→ **EXERCISE TEXT**
────────────────

Glutathione-Priming Nanoreactors Enable Fluorophore Core/Shell Transition for Precision Cancer Imaging.

Author information

1
Institute of Systems Biomedicine, Beijing Key Laboratory of Tumor Systems Biology, School of Basic Medical Sciences , Peking University Health Science Center , Beijing 100191 , China.
2
Department of Polymer Science and Technology, School of Chemical Engineering and Technology , Tianjin University , Tianjin 300072 , China.
3
Boston Children's Hospital , Harvard Medical School , Boston , Massachusetts 02115 , United States.
4
Department of Hepatobiliary Surgery , Peking University People's Hospital , Beijing 100044 , China.
5
Department of Pharmaceutics, School of Pharmaceutical Sciences , Peking University , Beijing 100191 , China.

────────────────

→ **TASK LIST**
1) What postal code does the author information give for Peking University People's Hospital?
2) Please swap "Tianjin University" for "Nankai University" and rewrite the passage of the author information that begins at the words "Author information" and stops after "University , Beijing 100191 , China.".
Use only the author information to answer.

────────────────

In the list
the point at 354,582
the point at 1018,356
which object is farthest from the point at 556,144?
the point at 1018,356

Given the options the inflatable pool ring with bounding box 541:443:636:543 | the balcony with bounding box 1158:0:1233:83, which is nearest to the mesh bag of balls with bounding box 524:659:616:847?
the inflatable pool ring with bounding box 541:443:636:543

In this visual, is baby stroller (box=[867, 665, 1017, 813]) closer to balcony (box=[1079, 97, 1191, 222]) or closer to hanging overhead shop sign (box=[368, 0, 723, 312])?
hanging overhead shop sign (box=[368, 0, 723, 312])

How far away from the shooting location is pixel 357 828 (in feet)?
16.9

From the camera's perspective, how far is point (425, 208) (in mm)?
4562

────────────────

→ **ANSWER SET**
1) 100044

2)
Author information

1
Institute of Systems Biomedicine, Beijing Key Laboratory of Tumor Systems Biology, School of Basic Medical Sciences , Peking University Health Science Center , Beijing 100191 , China.
2
Department of Polymer Science and Technology, School of Chemical Engineering and Technology , Nankai University , Tianjin 300072 , China.
3
Boston Children's Hospital , Harvard Medical School , Boston , Massachusetts 02115 , United States.
4
Department of Hepatobiliary Surgery , Peking University People's Hospital , Beijing 100044 , China.
5
Department of Pharmaceutics, School of Pharmaceutical Sciences , Peking University , Beijing 100191 , China.